Jeffrey "Jennifer" Laude. ALLAN MACATUNO / INQUIRER CENTRAL LUZON

Jeffrey “Jennifer” Laude. ALLAN MACATUNO / INQUIRER CENTRAL LUZON

“Hindi naman niya siguro sadyain makapatay dun.”

One of the first official Philippine responses to the gruesome murder of Jennifer Laude features the incredibly crass comments of a clueless Armed Forces of the Philippines colonel.

“He probably didn’t mean to kill her.”

That’s how Lt. Col. Harold Cabunoc, chief AFP spokesman, tried to explain why US Marine Private First Class Joseph Pemberton could have beaten up Laude before dunking her head into a toilet bowl in an Olongapo hotel.

“Nakainom siguro, crime of passion, di niya na-kontrol sarili niya,” the colonel continued, according to a report in INQUIRER.net.

The Philippine military spokesman added: “I heard he was really very sorry of course ang nasiraan ay hindi lang ang pangalan niyang Pemberton but the whole US Armed Forces ang nadawit sa ginawa niya.”

Of course, there have been more outrageous reactions.

In a society where gays, lesbians and transgender Filipinos face intense, even violent discrimination, it’s not surprising that some blame Laude for what happened to her and even portray Pemberton as the victim in this crime.

But one would expect a more measured, more politically savvy, more humane responses from the Philippine military and Malacanang.

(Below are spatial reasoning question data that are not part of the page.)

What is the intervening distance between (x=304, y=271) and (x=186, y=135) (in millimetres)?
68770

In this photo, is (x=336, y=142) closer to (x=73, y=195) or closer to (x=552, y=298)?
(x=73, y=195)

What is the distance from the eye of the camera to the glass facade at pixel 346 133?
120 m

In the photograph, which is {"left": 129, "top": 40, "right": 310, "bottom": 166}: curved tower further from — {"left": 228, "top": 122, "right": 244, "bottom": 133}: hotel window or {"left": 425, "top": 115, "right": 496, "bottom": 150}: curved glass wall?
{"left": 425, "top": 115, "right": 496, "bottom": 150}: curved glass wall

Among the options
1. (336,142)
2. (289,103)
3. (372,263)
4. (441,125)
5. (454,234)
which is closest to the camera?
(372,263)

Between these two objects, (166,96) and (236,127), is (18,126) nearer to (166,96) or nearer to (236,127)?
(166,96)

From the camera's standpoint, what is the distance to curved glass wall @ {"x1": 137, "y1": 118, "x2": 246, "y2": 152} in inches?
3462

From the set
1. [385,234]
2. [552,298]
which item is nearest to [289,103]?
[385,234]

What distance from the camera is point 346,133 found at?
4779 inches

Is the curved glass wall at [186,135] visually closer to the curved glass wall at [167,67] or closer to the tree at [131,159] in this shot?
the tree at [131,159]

Instead, we get a Philippine colonel who seems to be more worried about the murder case’s impact on the U.S. military’s reputation and that of the American soldier who committed this horrible crime.

And we have Malacanang instinctively defending the Visiting Forces Agreement, which paved the way for the return of US forces, instead of protesting the killing of one of its own citizens by a soldier from a visiting foreign military force.

“We should be looking at the bigger picture,” Aquino administration spokesman Herminio Coloma told Radyo ng Bayan.

But the Laude murder has become an important part of the bigger picture. That’s a key point the Aquino Administration seems to be missing.

An agreement that’s supposed to help the Philippines defend itself against foreign aggressors has understandably raised serious concerns that it also means surrendering a sizeable chunk of Philippine sovereignty to the country’s former colonial master.

And Malacanang offering lame public statements on the killing of its own citizen, and an AFP spokesman speculating that maybe there was a valid reason for the crime are bound to reinforce these fears.

Especially in the wake of the 2005 Subic rape case fiasco in which another American soldier was convicted of raping a Filipina. In a controversial twist, Corporal Daniel Smith was later acquitted and quickly whisked out of the country in the middle of the night.

There’s still time for Malacanang to change its tune, to offer a stronger, more dignified response to this tragedy.

Surely, President Aquino and his team can think of a better reaction than, ‘Di naman siguro sinasadyang bugbugin at lunurin sa kubeta. Nakainom lang kasi e.’